NEW DELHI: Many among India’s leading economists as well as chief ministers do not seem to be in agreement with the IMF which has prescribed that India should avoid a fiscal stimulus to spur growth and instead concentrate on cutting public debt as a way out of the economic morass it has sunk into.
The IMF in a report on its consultations with India has flagged the fact that though the Union government has targeted a fiscal deficit of 3.3 per cent, the total public sector borrowing may well be nearer 8.5 per cent. It has advised that this should be cut down to 5.4 per cent.
The World Bank arm’s advice is that India should avoid the fiscal stimulus and instead generate revenue for its development needs by slashing debt. “Economic development projects and enhanced social initiatives in India will be vital in the coming years … but to generate the revenue to get them off the ground, India’s debt, among the highest in emerging markets, must be reduced,” it said.
India’s chief ministers, at a meeting with Union finance minister Nirmala Sitharaman last week, recommended that the central government should relax fiscal deficit targets in order to give a spending push to India’s slowing economy. India posted six-year quarterly GDP growth of 4.5 per cent in July-September 2019 besides recording straight three months of factory production numbers shrinking in the months up to October this year.
Prof. Arun Kumar, Malcolm S Adiseshiah Chair at the Institute of Social Sciences, said, “The IMF prescription is a strict monetarist approach and suits more developed countries with near full employment … our situation is different, the informal sector is in tatters, unemployment is rising and we have excess capacities, we need a spending stimulus.”

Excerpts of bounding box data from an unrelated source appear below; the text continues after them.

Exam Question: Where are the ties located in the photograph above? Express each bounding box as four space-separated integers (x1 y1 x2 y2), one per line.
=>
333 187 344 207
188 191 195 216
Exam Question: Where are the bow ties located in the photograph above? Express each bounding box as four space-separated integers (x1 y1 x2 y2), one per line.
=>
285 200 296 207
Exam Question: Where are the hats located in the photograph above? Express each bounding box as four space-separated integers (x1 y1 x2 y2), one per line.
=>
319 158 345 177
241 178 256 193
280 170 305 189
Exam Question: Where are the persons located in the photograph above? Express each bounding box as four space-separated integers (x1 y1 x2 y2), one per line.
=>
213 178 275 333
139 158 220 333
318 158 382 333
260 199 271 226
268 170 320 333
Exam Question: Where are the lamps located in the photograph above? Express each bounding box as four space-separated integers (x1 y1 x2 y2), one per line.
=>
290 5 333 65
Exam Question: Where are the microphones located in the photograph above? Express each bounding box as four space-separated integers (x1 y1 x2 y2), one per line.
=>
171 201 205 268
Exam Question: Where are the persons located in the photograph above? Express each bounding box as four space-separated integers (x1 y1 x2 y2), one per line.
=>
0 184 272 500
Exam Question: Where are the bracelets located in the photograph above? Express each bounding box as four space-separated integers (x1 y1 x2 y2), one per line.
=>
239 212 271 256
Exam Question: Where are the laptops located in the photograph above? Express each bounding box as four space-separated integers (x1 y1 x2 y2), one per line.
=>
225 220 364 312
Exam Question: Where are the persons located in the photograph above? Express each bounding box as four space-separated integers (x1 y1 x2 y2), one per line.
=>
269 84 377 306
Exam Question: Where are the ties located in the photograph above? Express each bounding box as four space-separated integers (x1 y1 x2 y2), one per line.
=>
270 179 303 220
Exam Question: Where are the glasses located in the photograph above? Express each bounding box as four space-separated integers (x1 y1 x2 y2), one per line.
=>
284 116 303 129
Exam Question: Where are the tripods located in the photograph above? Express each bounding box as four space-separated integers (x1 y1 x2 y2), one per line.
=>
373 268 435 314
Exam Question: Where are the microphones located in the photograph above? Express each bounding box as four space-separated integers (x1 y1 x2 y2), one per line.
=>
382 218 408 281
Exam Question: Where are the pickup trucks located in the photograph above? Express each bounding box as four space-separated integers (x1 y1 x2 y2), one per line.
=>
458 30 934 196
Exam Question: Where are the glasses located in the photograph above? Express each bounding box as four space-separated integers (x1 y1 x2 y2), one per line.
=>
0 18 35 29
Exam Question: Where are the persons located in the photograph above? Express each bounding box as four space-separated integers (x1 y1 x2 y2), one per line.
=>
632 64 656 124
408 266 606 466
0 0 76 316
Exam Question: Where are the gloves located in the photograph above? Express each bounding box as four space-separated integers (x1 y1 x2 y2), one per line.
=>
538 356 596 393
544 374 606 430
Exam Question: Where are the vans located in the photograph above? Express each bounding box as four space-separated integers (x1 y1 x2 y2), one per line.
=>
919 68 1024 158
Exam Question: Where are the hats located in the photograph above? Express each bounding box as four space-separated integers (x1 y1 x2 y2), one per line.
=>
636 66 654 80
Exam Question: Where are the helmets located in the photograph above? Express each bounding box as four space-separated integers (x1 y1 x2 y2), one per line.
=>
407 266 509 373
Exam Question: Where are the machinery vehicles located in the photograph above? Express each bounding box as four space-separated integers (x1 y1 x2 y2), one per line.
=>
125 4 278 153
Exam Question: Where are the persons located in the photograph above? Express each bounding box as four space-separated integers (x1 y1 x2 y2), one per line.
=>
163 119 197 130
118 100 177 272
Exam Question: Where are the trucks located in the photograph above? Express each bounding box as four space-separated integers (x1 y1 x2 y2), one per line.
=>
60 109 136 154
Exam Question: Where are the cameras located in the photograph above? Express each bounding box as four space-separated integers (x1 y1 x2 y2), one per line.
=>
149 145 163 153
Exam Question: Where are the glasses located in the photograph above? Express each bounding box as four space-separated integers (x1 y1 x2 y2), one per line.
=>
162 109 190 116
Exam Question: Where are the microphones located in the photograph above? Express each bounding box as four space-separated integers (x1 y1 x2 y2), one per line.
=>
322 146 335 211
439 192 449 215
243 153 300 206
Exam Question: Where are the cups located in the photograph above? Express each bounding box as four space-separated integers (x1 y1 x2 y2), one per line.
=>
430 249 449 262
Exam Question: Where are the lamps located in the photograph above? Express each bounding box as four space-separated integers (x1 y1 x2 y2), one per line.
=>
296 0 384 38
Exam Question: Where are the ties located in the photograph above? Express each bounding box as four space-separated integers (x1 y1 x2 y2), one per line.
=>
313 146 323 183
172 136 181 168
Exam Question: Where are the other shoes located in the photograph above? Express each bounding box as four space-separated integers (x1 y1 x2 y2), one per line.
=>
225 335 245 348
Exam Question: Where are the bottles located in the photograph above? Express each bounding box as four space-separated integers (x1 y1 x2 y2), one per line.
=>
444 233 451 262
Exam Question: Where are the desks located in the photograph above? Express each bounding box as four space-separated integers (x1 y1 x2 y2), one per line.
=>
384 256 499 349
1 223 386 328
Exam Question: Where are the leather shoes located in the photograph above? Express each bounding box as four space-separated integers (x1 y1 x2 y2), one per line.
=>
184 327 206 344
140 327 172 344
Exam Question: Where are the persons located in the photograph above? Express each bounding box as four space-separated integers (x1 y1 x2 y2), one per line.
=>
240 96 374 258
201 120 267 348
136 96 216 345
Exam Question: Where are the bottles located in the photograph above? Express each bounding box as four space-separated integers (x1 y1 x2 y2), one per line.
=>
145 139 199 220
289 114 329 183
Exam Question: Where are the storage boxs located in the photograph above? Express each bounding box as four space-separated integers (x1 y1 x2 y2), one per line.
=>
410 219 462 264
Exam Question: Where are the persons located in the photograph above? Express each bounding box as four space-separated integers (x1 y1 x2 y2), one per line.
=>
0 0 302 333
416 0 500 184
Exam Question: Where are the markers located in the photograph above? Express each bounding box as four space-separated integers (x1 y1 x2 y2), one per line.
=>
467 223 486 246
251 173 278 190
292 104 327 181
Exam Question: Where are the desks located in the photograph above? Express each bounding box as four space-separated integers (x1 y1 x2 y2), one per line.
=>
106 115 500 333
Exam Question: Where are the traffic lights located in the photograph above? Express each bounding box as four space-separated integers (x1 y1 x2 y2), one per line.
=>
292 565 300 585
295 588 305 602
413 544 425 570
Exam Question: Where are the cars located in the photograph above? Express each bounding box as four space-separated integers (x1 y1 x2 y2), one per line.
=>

However, Dr M Govinda Rao, former member of the PM’s Economic Advisory Council, said India needs to come up with reforms and to explore other ways of raising funds. “More efforts to sell off PSUs is needed, we need to take up social welfare ad infrastructure projects but we also need to slash our huge subsidy burden,” Rao said.
“As it is besides public borrowing, we have indulged in off-budget borrowings through the Food Corporation of India, Fertiliser Corporation and by delaying pay-outs to states … the centre does not have fiscal space and it also needs to be more transparent about its fiscal deficit.”
The IMF in some ways echoed Rao, saying, “Any growth impetus should instead come from other measures (monetary policy and structural reforms).”
However, both did not rule out a fiscal stimulus. “If the fiscal deficit has to be relaxed, let us do so built with clear roadmap and transparency,” Rao said, while the IMF said, “In the event of a more severe economic slowdown, any fiscal stimulus should be temporary, focusing on measures to boost near-term growth such as immediate investment expensing, or public infrastructure spending.”